### About this exercise
Reproduce the Bapcor versus ARB share comparison below word for word, in full.

### Supplied text

========

Better Buy: Bapcor (BAP) Shares vs ARB (ARB) Shares

Companies and indices mentioned:

Bapcor Ltd (ASX:BAP) and ARB Corporation Ltd (ASX:ARB) are two tough competitors in the aftermarket car parts industry and are sometimes touted as shares to beat a recession. Which is the better buy?

About Bapcor And ARB

Bapcor and ARB are both retailers of spare car parts. Bapcor is also a trade services business, supplying mechanics with parts on demand. ARB differs in that it focusses on 4×4 accessories and parts to handle the Aussie outback. It has positioned itself as the largest distributor of 4×4 accessories in Australia.

The Fundamentals

These two businesses have almost exactly the same market capitalisation but there are a few key differences in the fundamentals.

Debt-to-equity: Bapcor has a debt-to-equity ratio of around 50% while ARB reported no debt at the end of the last half year. This has to be a point to ARB for a stronger balance sheet.

========

### Record set
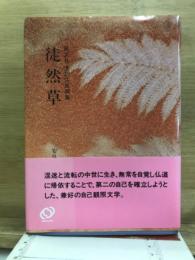 旺文社全訳古典撰集　徒然草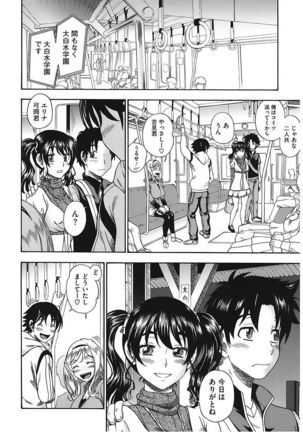 Core Colle Vol. 5 Rankou Hen Page #106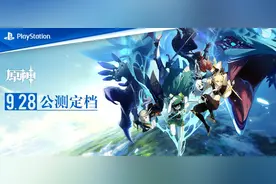 原神pc端不限号测试来袭，推荐配置1060显卡！低端机劝退图片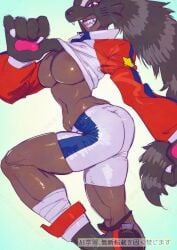 1girls animal_hands breasts character_request cleavage curvy curvy_figure dark-skinned_female dark_skin digimon digimon_(species) digimon_beatbreak fat_ass female female_focus female_only humanoid jacket large_breasts muramuramura nipple_slip nipple_visible no_bra seductive seductive_look seductive_smile sharp_teeth shiny_skin shorts smug smug_face solo solo_female solo_focus teasing teasing_viewer teasing_with_breasts teeth_showing thick_ass thick_thighs thighhighs thighs tomboy underwear white_shorts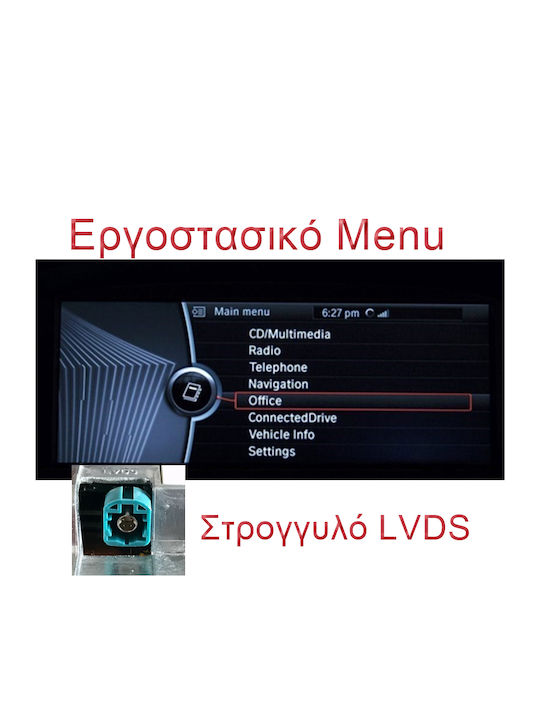 LM Digital LM Kh2 104 Cic OEM Multimedia Auto-Audiosystem BMW X3 F25 & X4 F26 System Cic CarPlay Android Auto BT GPS Wi-Fi GPRS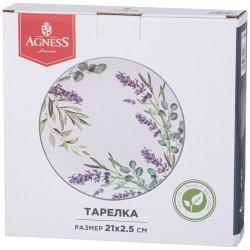 Тарелка закусочная agness "лаванда" 21*2,5 см Agness (358-2147)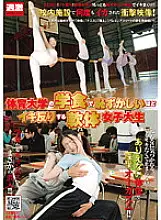 NHDTA-207 A soft body female college student who is embarrassed to warp at the school cafeteria of the physical education university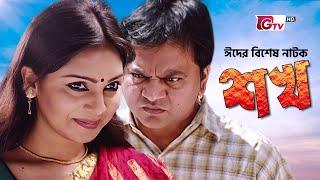 প্রভার ঈদ নাটক - শখ | Eid Natok - Shokh | Mir Sabbir, Prova | Bangla Eid Natok 2024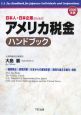 日本人・日本企業のためのアメリカ税金ハンドブック　2006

========

### Finished exercise
Better Buy: Bapcor (BAP) Shares vs ARB (ARB) Shares

Companies and indices mentioned:

Bapcor Ltd (ASX:BAP) and ARB Corporation Ltd (ASX:ARB) are two tough competitors in the aftermarket car parts industry and are sometimes touted as shares to beat a recession. Which is the better buy?

About Bapcor And ARB

Bapcor and ARB are both retailers of spare car parts. Bapcor is also a trade services business, supplying mechanics with parts on demand. ARB differs in that it focusses on 4×4 accessories and parts to handle the Aussie outback. It has positioned itself as the largest distributor of 4×4 accessories in Australia.

The Fundamentals

These two businesses have almost exactly the same market capitalisation but there are a few key differences in the fundamentals.

Debt-to-equity: Bapcor has a debt-to-equity ratio of around 50% while ARB reported no debt at the end of the last half year. This has to be a point to ARB for a stronger balance sheet.